High-Quality Schools and Chopped Liver
In its infinite wisdom, the D.C. Council last week pronounced a free high-quality public education to be a basic right. The vote was 12-1. The measure--a proposed amendment to the city's charter--will go to the District's voters in November for approval, pending a confirmatory vote by the council next month.
Looks harmless--another feel-good gimmick by craven pols in an election year, right?
Wrong. It is of course all that, but it is also so much more: As Gary Imhoff and Dorothy Brizill note in DCWatch, and as a Post editorial said over the weekend, what looks like a relatively meaningless expression of hope that someday, somehow the D.C. public schools will get better is actually a dangerous, reckless adventure in lawmaking. If approved by the voters, this measure would open the floodgates for legions of lawyers who will win themselves second homes and big new boats by suing the heck out of the D.C. government over every single one of the school system's many shortcomings.

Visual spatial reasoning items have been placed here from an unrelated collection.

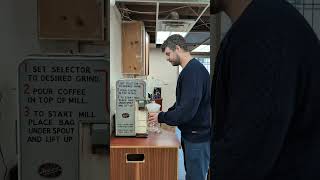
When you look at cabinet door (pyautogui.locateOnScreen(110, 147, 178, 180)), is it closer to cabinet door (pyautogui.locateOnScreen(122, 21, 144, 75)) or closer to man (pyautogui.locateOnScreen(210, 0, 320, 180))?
man (pyautogui.locateOnScreen(210, 0, 320, 180))

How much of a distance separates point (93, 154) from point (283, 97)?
939 mm

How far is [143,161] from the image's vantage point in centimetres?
263

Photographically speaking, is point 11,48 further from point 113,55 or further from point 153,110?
point 113,55

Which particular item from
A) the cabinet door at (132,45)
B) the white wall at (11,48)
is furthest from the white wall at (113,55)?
the white wall at (11,48)

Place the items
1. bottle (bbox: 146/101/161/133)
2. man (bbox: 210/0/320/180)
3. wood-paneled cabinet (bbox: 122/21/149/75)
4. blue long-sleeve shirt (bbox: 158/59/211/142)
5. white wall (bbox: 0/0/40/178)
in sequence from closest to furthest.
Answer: man (bbox: 210/0/320/180)
white wall (bbox: 0/0/40/178)
blue long-sleeve shirt (bbox: 158/59/211/142)
bottle (bbox: 146/101/161/133)
wood-paneled cabinet (bbox: 122/21/149/75)

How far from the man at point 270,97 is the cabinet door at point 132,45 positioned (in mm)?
3451

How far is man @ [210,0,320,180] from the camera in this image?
876mm

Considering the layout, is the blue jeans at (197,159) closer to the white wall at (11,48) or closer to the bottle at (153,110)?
the bottle at (153,110)

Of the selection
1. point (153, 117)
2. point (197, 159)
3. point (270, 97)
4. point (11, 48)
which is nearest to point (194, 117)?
point (197, 159)

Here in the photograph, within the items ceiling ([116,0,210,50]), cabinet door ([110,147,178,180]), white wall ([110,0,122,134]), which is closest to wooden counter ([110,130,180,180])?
cabinet door ([110,147,178,180])

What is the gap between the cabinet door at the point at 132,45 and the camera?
4363 mm

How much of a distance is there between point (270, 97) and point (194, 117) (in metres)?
1.75

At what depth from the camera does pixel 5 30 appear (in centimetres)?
197

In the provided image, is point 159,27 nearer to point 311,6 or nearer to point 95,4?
point 95,4
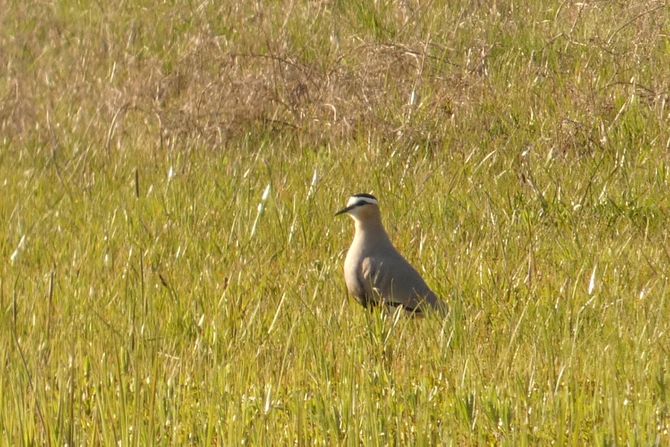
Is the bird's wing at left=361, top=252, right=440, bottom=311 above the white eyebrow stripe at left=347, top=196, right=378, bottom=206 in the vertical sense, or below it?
below

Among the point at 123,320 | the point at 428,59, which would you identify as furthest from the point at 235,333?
the point at 428,59

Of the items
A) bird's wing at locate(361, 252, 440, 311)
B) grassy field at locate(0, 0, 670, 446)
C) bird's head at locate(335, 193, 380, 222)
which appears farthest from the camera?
bird's head at locate(335, 193, 380, 222)

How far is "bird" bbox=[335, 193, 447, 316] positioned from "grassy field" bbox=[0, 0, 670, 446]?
14 cm

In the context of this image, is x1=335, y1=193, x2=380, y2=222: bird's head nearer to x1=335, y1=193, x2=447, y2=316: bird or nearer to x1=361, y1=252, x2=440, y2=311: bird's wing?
x1=335, y1=193, x2=447, y2=316: bird

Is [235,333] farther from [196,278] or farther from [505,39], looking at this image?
[505,39]

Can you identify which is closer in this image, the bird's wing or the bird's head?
the bird's wing


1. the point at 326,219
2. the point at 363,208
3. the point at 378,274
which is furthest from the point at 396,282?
the point at 326,219

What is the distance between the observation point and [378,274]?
16.7 ft

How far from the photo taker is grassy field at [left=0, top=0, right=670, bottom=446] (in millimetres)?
3541

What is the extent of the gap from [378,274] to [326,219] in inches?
41.5

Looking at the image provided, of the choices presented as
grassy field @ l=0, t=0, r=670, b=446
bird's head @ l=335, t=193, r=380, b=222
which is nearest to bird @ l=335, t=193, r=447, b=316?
bird's head @ l=335, t=193, r=380, b=222

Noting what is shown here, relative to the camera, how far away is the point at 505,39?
8.82m

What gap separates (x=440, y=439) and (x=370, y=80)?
500cm

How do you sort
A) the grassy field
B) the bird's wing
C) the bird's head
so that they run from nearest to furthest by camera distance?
the grassy field → the bird's wing → the bird's head
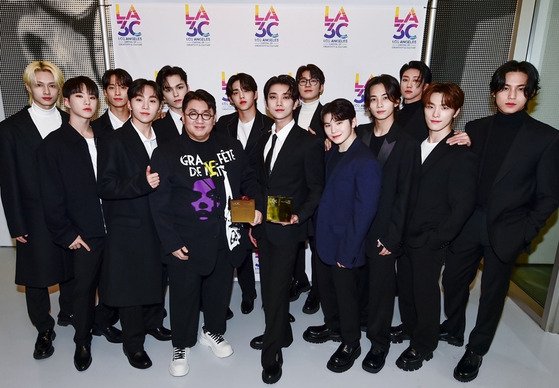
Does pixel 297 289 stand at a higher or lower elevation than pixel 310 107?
lower

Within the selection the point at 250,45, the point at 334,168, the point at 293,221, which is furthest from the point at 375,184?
the point at 250,45

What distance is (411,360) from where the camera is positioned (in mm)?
2756

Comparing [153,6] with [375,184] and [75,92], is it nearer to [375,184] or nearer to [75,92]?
[75,92]

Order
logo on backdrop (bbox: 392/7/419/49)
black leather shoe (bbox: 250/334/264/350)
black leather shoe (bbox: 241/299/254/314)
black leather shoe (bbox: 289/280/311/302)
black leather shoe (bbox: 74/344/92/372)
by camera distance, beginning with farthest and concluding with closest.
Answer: logo on backdrop (bbox: 392/7/419/49) → black leather shoe (bbox: 289/280/311/302) → black leather shoe (bbox: 241/299/254/314) → black leather shoe (bbox: 250/334/264/350) → black leather shoe (bbox: 74/344/92/372)

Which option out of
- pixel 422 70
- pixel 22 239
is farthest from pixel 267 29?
pixel 22 239

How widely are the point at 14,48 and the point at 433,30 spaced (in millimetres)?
4499

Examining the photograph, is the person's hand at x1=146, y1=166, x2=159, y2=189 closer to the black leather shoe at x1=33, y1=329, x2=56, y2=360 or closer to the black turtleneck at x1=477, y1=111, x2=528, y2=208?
the black leather shoe at x1=33, y1=329, x2=56, y2=360

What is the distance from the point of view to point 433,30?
395 centimetres

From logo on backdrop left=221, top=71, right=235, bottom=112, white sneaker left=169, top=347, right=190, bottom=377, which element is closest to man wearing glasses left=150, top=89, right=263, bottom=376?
white sneaker left=169, top=347, right=190, bottom=377

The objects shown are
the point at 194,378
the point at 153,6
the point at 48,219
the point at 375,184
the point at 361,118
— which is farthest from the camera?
the point at 361,118

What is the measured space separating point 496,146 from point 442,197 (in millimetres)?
507

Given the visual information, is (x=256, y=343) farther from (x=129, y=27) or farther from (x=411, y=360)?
(x=129, y=27)

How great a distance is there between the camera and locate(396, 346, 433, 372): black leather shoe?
2.75 meters

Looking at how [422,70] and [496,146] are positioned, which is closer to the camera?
[496,146]
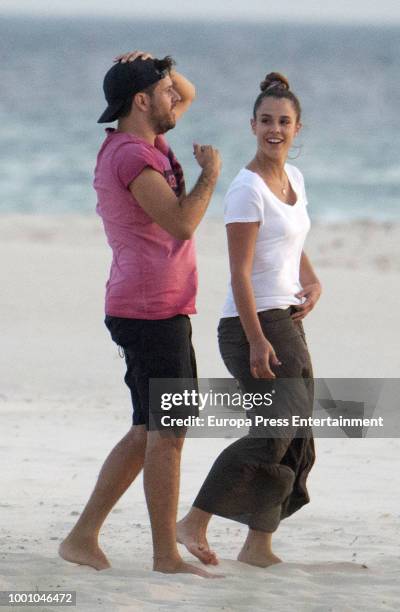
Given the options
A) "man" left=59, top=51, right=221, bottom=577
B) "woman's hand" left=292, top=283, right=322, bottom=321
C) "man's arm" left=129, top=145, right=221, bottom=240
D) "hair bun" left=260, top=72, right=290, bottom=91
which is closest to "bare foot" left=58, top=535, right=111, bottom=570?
"man" left=59, top=51, right=221, bottom=577

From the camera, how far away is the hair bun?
5.14 m

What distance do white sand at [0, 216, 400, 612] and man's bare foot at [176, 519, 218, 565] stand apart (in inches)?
2.6

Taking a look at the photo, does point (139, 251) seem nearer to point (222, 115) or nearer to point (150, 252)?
point (150, 252)

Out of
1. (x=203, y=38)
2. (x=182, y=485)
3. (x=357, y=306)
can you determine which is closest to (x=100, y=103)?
(x=357, y=306)

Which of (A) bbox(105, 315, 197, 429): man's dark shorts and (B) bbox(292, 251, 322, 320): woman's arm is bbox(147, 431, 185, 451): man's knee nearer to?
(A) bbox(105, 315, 197, 429): man's dark shorts

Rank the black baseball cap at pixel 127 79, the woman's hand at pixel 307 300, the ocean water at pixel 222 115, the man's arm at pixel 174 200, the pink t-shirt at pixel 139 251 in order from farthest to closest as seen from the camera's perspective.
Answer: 1. the ocean water at pixel 222 115
2. the woman's hand at pixel 307 300
3. the black baseball cap at pixel 127 79
4. the pink t-shirt at pixel 139 251
5. the man's arm at pixel 174 200

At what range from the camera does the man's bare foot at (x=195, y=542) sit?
508 centimetres

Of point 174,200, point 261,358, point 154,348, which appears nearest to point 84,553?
point 154,348

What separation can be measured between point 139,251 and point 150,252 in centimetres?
4

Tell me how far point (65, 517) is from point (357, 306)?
6632 millimetres

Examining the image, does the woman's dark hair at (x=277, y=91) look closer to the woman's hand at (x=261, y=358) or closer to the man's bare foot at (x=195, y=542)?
the woman's hand at (x=261, y=358)

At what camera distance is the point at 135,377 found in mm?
4816

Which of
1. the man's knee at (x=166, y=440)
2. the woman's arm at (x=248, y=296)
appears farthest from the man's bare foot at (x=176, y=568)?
the woman's arm at (x=248, y=296)

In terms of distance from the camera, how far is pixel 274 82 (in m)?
5.17
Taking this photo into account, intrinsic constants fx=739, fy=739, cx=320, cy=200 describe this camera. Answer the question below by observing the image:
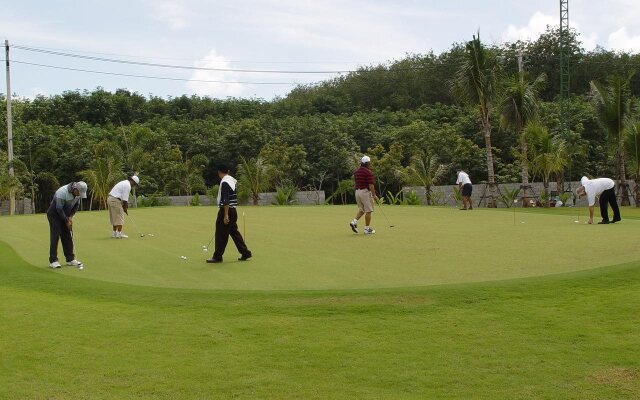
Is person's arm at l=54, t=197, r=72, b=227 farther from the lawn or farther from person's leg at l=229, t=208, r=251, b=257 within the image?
person's leg at l=229, t=208, r=251, b=257

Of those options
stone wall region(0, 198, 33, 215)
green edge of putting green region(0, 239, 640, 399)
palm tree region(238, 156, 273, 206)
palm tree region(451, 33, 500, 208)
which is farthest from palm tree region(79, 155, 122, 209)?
green edge of putting green region(0, 239, 640, 399)

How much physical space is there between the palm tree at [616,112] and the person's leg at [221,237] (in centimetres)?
2649

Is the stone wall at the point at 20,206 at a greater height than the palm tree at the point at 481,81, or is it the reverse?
the palm tree at the point at 481,81

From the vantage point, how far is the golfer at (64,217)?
1330cm

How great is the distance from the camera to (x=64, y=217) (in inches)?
524

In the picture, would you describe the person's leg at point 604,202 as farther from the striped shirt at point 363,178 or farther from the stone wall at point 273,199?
the stone wall at point 273,199

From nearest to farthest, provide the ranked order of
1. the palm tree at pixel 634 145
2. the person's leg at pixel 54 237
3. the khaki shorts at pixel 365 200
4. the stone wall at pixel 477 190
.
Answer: the person's leg at pixel 54 237, the khaki shorts at pixel 365 200, the palm tree at pixel 634 145, the stone wall at pixel 477 190

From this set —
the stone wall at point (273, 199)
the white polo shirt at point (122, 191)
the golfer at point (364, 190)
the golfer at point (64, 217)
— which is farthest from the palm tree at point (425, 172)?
the golfer at point (64, 217)

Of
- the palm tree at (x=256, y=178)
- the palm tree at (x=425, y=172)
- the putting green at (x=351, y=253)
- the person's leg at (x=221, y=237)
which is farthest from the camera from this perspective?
the palm tree at (x=256, y=178)

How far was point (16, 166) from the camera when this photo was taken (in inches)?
1751

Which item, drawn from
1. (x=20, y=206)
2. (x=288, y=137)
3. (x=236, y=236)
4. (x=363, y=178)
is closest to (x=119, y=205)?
(x=363, y=178)

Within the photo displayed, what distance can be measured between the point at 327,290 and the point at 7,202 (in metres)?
40.9

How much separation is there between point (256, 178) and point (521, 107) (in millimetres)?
16256

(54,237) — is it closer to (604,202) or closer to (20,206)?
(604,202)
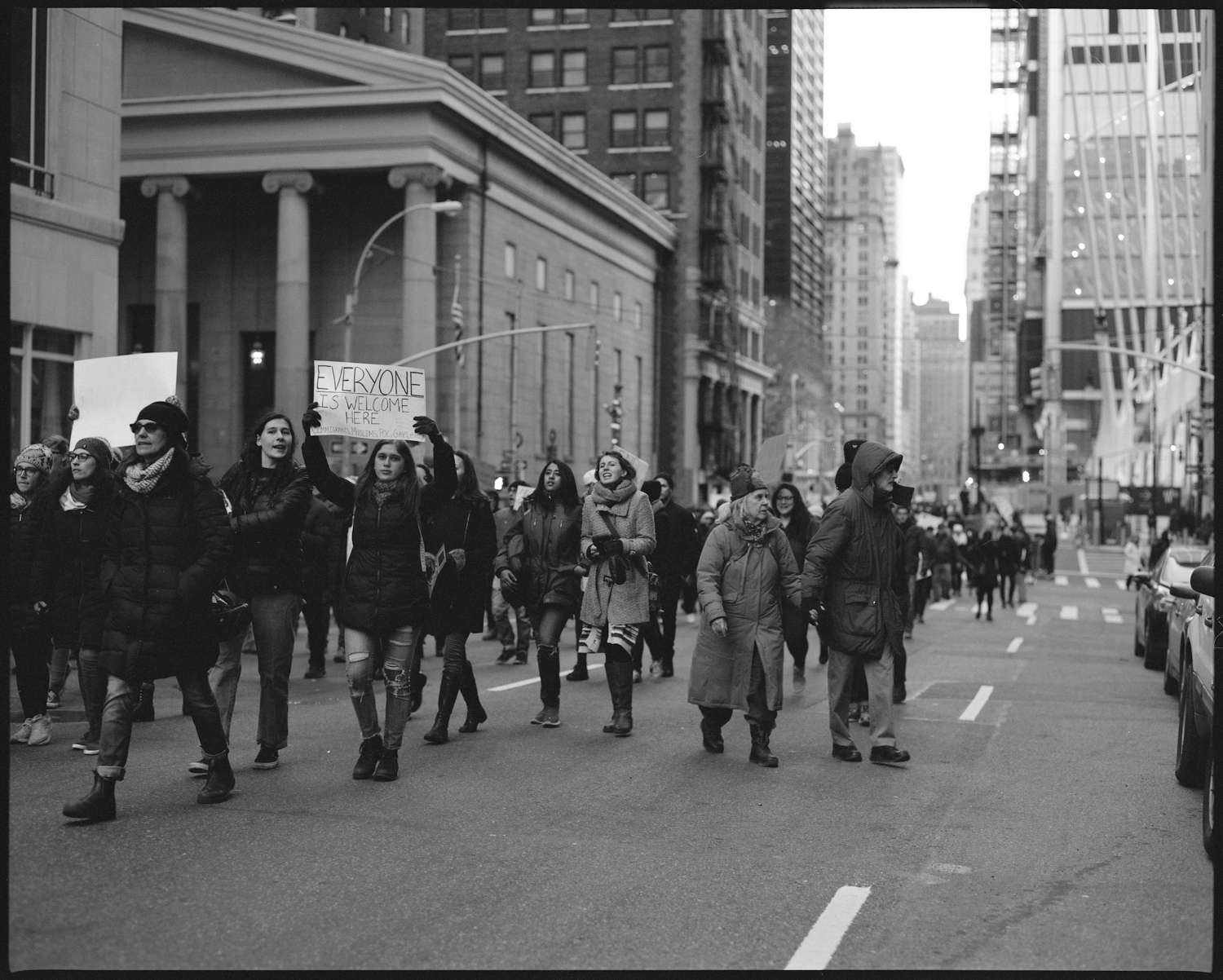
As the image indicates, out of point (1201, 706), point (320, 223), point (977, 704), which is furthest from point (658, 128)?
point (1201, 706)

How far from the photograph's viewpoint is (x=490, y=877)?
21.5 feet

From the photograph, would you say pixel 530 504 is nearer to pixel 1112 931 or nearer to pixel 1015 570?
pixel 1112 931

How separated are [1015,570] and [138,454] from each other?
27.7 m

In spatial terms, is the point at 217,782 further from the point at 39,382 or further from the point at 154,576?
the point at 39,382

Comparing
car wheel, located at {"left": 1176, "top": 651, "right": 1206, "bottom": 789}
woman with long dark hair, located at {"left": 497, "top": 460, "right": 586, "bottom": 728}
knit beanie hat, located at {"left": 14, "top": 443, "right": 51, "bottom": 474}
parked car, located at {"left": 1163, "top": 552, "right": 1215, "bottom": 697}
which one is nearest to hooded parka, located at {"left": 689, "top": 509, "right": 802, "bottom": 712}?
woman with long dark hair, located at {"left": 497, "top": 460, "right": 586, "bottom": 728}

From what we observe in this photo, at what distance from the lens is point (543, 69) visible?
239ft

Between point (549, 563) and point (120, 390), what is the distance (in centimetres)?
336

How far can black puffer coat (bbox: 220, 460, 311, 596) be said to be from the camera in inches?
336

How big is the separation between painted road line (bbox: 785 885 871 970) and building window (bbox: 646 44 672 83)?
2760 inches

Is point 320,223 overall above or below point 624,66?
below

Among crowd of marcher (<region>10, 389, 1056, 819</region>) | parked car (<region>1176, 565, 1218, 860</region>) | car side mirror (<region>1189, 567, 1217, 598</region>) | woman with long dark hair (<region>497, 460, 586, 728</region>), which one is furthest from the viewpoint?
woman with long dark hair (<region>497, 460, 586, 728</region>)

This is government by panicked cry for help from all the wrong places. Only council member Carol Schwartz had the guts to say no to this bit of foolishness, which would end up with D.C. taxpayers shelling out even more billions once the court cases get rolling. Lawyers would sue over the inequalities in resources at different schools, over the lousy conditions of the buildings, over the ineptitude of the teachers, over the failure to live up to No Child Left Behind provisions that make no sense for a city-only system such as the District's, and on and on. Nothing would necessarily get better for kids in the classrooms, but the system would have to add layer upon layer of bureaucrats to handle the lawsuits and the courts' orders.
The nightmare scenario is a repeat of what's happened since the right to an individualized special education course became enshrined in the law--a festival of lawsuits in which a relative handful of families win primo education for their kids, at taxpayers' expense, while the schooling for the run of the mill kids in town suffers terribly.
The message sent by this measure is even more broadly destructive: What does it say about the rest of the city's government if the charter of the District is amended to announce that the schools should be high-quality? What is the rest of the D.C. government--chopped liver? As for all the other services the city provides, it's just fine if they're mediocre or pathetic? No, there are only two purposes to this measure: Make it look like the pols are doing something about the schools other than mouthing the usual platitudes (even as their own kids, like mine, go to private or religious schools), and mortgaging the management of the school system to lawyers whose motives may be fine, but whose methods are destructive to the rest of the city's agencies and programs (and to the taxpayers' pocketbooks.)
If the city's elected officials want to address the quality of the schools, that's great--start discarding rules that limit the ability of principals to do their own hiring, grant local schools more authority to run their own affairs, move control of procurement and maintenance out of the school system's hands, clean house in the central office, create more opportunities for non-certified teachers from alternative career paths, and defy the testing mania of No Child Left Behind. But don't treat the voters like fools and seek to shut them up with a simplistic initiative that promises only to increase their financial burden.